- **Task 1**:
Answer these questions using the forum thread about Starwood timeshare purchases:
(a) For how much did mesamirage rent out the smaller 1bdrm last Spring Training?
(b) According to DavidnRobin, what is the problem with WMH?
(c) What other resort does DavidnRobin say SVO is building?
- **Task 2**: Quote the forum thread about Starwood timeshare purchases from "## mesamirage" to "a last resort).", inclusive.
- **Task 3**: Continue the forum thread about Starwood timeshare purchases after its final sentence.

Thanks for all the details and suggestions...my wife and I sure have a lot of reading, researching, and thinking to do!  

We would likely rarely go to Scottsdale, so the WKV would be a purchase to trade only, which I thought wasn't considered the best way to go...but I guess if I want to have "internal" villa trading it is a reasonable option.


----------



## DavidnRobin

TUG Talker said:


> Thanks for all the details and suggestions...my wife and I sure have a lot of reading, researching, and thinking to do!
> 
> We would likely rarely go to Scottsdale, so the WKV would be a purchase to trade only, which I thought wasn't considered the best way to go...but I guess if I want to have "internal" villa trading it is a reasonable option.



I just read this in your OP.  You are in a quandry - at least you did the right thing and rescinded your WKORV-N - especially since you don't want that as your Home Resort.  I suggested WKV because you considered buying WKORV-N - and there are advantages to being  SVN Mandatory.

The problem with WMH is that it is Voluntary (along with all the other new resorts being built). If you are okay with this - meaning, mostly going to WMH every year - and occasionally using II - then this may be a good plan for you to buy resale (or looking outside of SVO).

If you do buy WMH resale - and in the future decide to buy from SVO - you could consider requalifying it - but do not depend on this.

SVO is also building Desert Willow - the downside is that it is Voluntary - so the resale value will be very low (most certainly).

If you decide on SVO - it does sound as if WMH resale may be for you.
Best.


----------



## mesamirage

I think that the best bang for the $$$ with Starwood is Kierland (WKV).  Its a resort that if you "had" to use your time there you wouldn't be disappointed, it rents well (we rented out the smaller 1bdrm last Spring Training for $1300), it trades in SVN, and last it will pull fantastic trades with II (but that would be a last resort).

Is it worth the price difference compared to say Mission Hills?  It is if you consider the resale value down the road as part of the equation.

- **Data**:
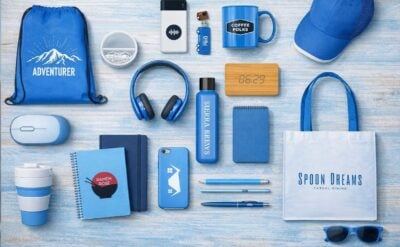 Personalizirani poslovni pokloni s logotipom - Odaberite najbolje poklone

- **Expected output 1**:
(a) $1300
(b) It is Voluntary.
(c) Desert Willow

- **Expected output 2**:
## mesamirage

I think that the best bang for the $$$ with Starwood is Kierland (WKV).  Its a resort that if you "had" to use your time there you wouldn't be disappointed, it rents well (we rented out the smaller 1bdrm last Spring Training for $1300), it trades in SVN, and last it will pull fantastic trades with II (but that would be a last resort).

- **Expected output 3**:
Steve


----------



## duke

You can buy WMH RESALE Platinum and then requalify with a purchase of VV - Key West Deveoper EOY 2BR L/O.  You will be much better off and get lots of incentives!


----------



## myip

duke said:


> You can buy WMH RESALE Platinum and then requalify with a purchase of VV - Key West Deveoper EOY 2BR L/O.  You will be much better off and get lots of incentives!


Requalify has change quite a bit.  You now need EY with Ey purchase and the purchase price is at least $20K.  You may be better off buying Westin Kierland unless you really want to spend another $20K for requalification.


----------



## TUG Talker

Just found out that our neighbors (who we thought had a Marriott time share in Palm Springs) actually bought the Westin Mission Hills.   

So I'm going to talk to them about it...they paid 13K (bought from developer at their presentation) for an annual 2bd lock-off, so I'm assuming they must have not bought off-season, as that sounds too inexpensive for high season.  

They evidently had been using their mom's Marriott TS (I think Desert Springs Villas) and didn't like the Marriott system, so they went w/the Starwood property when they decided to get their own.  Funny that all the time we were talking to them about their timeshare we didn't realize they had changed from Marriott to Starwood...


----------



## shockdoct

In my opinion you really have to decide if you are going to want to simply use the TS at mission hills for the tennis tournament or would like some flexibility to use it elsewhere.  If you think you would just like to use it EY as a short drive vacation then the resale market would work.  Where if you would like to explore and go back to Maui or some of the other destinations you will not see the quality of the WMH resort via II (generally).

I think you should wait and see what the release of desert willow will do to resale market of WMH and also you may be able to buy desert willow from developer (if you really need the 12 month out reservation because you are concerned about getting that week for the tennis tournament any year you want to).  Since it is preconstruction you get a "deal" (still very expensive relative to resales at WMH)  and will have a ton of starPOINTS to use until DW opens.

Lots of info and things to consider..good luck!

EDIT - Another thing to consider is the expansion of broadway plantation.  This will have 2 BRs and could probably be had for pretty cheap (by developer standards) to buy a low season week to requalify a WMH resale (to allow for SVN trading)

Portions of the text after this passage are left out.